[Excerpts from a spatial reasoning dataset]
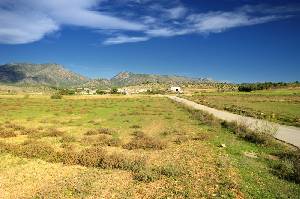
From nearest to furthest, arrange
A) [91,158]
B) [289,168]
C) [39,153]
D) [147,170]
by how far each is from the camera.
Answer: [147,170]
[289,168]
[91,158]
[39,153]

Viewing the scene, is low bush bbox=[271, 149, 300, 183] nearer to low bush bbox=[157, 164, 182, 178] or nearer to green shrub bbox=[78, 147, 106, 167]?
low bush bbox=[157, 164, 182, 178]

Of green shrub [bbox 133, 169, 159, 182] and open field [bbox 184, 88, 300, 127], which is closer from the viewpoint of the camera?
green shrub [bbox 133, 169, 159, 182]

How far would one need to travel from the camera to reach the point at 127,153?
20828 mm

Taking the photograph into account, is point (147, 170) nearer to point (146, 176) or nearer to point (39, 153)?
point (146, 176)

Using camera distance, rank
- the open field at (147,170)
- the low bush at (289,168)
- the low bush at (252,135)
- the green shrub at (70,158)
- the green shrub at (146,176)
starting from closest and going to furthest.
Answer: the open field at (147,170)
the green shrub at (146,176)
the low bush at (289,168)
the green shrub at (70,158)
the low bush at (252,135)

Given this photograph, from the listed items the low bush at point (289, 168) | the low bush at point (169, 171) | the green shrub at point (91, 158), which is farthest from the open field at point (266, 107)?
the green shrub at point (91, 158)

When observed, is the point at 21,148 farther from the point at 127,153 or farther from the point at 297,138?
the point at 297,138

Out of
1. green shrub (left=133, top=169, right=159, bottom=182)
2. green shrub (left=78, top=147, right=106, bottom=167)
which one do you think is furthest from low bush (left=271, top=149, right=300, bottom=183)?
green shrub (left=78, top=147, right=106, bottom=167)

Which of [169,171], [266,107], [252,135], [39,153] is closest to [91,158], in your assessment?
[39,153]

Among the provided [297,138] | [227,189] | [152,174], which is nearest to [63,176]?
[152,174]

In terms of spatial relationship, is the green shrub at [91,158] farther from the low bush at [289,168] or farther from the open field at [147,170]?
the low bush at [289,168]

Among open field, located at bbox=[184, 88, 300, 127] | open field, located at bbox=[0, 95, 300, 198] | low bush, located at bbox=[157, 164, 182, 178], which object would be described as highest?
low bush, located at bbox=[157, 164, 182, 178]

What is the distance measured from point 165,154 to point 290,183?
7.46 meters

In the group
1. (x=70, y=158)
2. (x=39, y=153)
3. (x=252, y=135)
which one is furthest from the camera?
(x=252, y=135)
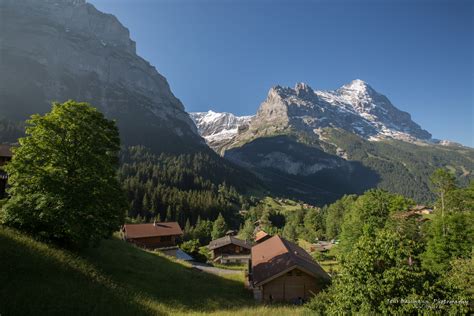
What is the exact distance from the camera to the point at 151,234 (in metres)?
72.6

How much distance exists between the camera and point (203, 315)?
1697 centimetres

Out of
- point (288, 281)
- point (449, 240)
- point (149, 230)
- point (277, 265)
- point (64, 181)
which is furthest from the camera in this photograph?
point (149, 230)

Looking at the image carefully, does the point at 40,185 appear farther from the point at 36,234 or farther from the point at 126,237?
the point at 126,237

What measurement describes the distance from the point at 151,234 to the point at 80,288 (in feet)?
195

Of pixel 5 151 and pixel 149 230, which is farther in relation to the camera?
pixel 149 230

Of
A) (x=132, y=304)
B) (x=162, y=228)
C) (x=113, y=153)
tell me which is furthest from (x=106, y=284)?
(x=162, y=228)

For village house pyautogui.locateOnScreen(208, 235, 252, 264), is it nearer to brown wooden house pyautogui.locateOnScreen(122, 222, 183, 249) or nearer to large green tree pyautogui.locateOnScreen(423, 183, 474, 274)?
brown wooden house pyautogui.locateOnScreen(122, 222, 183, 249)

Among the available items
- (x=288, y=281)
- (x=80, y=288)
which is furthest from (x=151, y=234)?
(x=80, y=288)

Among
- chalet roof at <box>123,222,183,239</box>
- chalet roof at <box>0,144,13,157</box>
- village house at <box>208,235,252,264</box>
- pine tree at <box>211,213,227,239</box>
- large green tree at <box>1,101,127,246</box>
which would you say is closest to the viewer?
large green tree at <box>1,101,127,246</box>

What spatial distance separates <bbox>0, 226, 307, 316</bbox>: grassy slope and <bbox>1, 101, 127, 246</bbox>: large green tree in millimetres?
1638

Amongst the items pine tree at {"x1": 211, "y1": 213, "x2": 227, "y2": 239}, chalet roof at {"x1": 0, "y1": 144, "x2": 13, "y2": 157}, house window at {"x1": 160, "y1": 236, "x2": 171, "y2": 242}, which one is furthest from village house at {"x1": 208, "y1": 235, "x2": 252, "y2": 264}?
chalet roof at {"x1": 0, "y1": 144, "x2": 13, "y2": 157}

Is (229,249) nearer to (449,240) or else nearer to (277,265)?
(277,265)

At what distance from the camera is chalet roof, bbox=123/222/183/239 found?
71.2 m

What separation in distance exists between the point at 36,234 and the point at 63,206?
125 inches
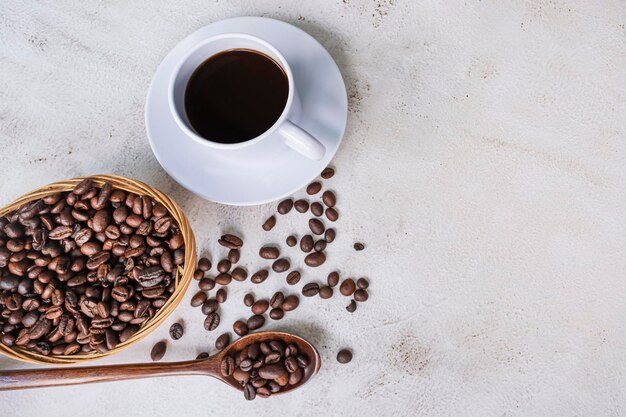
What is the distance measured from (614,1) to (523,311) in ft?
2.44

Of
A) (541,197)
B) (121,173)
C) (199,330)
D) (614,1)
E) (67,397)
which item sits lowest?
(67,397)

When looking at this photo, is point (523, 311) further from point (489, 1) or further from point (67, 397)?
point (67, 397)

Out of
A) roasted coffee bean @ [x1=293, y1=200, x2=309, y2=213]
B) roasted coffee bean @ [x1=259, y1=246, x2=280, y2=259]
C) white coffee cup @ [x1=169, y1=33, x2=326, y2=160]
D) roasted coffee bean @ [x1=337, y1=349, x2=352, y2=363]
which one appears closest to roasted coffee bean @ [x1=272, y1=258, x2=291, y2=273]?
roasted coffee bean @ [x1=259, y1=246, x2=280, y2=259]

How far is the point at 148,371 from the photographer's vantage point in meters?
1.07

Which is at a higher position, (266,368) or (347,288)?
(347,288)

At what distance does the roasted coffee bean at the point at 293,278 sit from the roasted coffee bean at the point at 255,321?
10cm

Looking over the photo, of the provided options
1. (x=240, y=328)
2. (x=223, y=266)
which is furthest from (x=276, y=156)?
(x=240, y=328)

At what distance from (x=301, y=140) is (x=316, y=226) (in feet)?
1.03

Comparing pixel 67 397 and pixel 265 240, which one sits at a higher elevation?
pixel 265 240

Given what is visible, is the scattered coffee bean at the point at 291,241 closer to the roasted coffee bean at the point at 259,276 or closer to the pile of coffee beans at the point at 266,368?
the roasted coffee bean at the point at 259,276

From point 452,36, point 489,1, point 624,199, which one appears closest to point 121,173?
point 452,36

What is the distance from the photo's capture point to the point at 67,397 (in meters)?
1.14

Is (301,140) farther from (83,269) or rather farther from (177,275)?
(83,269)

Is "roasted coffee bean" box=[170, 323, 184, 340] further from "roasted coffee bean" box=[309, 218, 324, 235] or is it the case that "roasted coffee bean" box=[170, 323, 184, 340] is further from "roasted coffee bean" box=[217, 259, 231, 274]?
"roasted coffee bean" box=[309, 218, 324, 235]
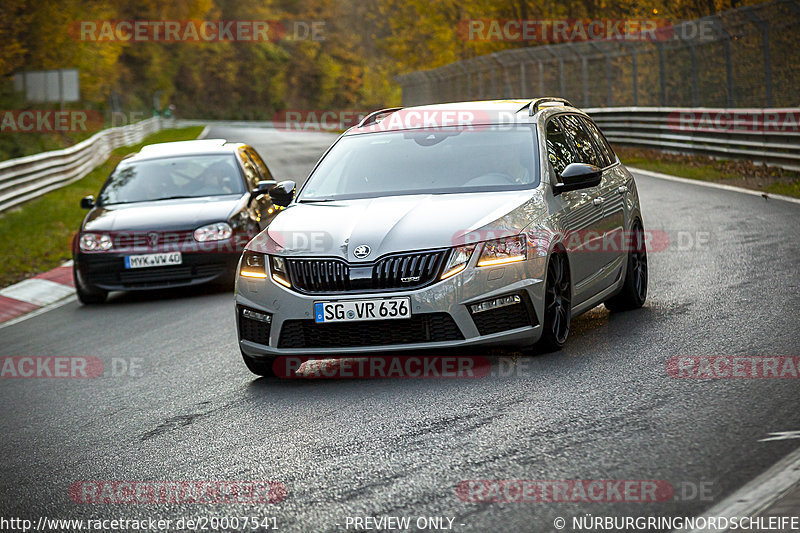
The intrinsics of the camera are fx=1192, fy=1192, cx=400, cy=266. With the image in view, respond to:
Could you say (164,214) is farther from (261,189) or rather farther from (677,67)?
(677,67)

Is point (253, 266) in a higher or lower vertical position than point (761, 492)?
higher

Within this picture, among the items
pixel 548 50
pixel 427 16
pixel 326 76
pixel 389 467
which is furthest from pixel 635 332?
pixel 326 76

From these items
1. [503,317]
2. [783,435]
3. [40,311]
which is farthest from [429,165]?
[40,311]

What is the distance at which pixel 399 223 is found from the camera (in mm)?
7176

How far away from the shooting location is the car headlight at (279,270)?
717 centimetres

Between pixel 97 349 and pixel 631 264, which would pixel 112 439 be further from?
pixel 631 264

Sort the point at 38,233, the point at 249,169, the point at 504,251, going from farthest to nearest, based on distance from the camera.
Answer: the point at 38,233
the point at 249,169
the point at 504,251

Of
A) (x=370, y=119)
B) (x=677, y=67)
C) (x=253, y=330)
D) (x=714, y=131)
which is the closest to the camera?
(x=253, y=330)

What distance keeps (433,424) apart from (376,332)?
1.16 m

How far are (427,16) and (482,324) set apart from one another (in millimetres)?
63029

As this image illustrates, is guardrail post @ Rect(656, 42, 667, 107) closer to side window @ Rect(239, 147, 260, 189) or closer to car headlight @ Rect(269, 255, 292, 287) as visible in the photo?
side window @ Rect(239, 147, 260, 189)

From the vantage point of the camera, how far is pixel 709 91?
25.4 meters

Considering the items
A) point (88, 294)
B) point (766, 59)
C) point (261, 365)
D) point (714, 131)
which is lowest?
point (88, 294)

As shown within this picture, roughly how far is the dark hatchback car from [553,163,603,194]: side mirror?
504 centimetres
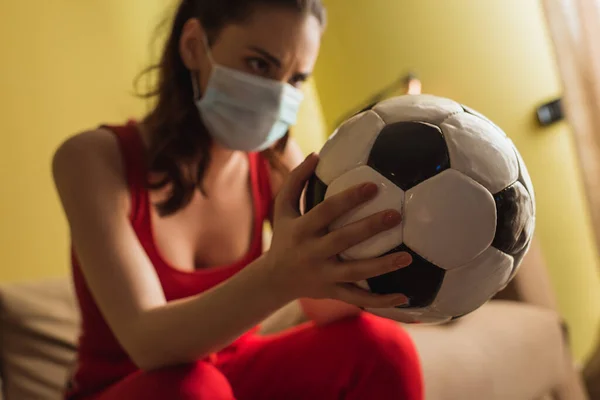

▶ _What you need to do_
Identify each of the lines above that contains the word "picture" and copy those lines out in full. Case matters.

▶ _Response below_
Within this picture, among the items
As shown within this picture, roughly how far is the dark hatchback car from [553,163,603,194]: side mirror?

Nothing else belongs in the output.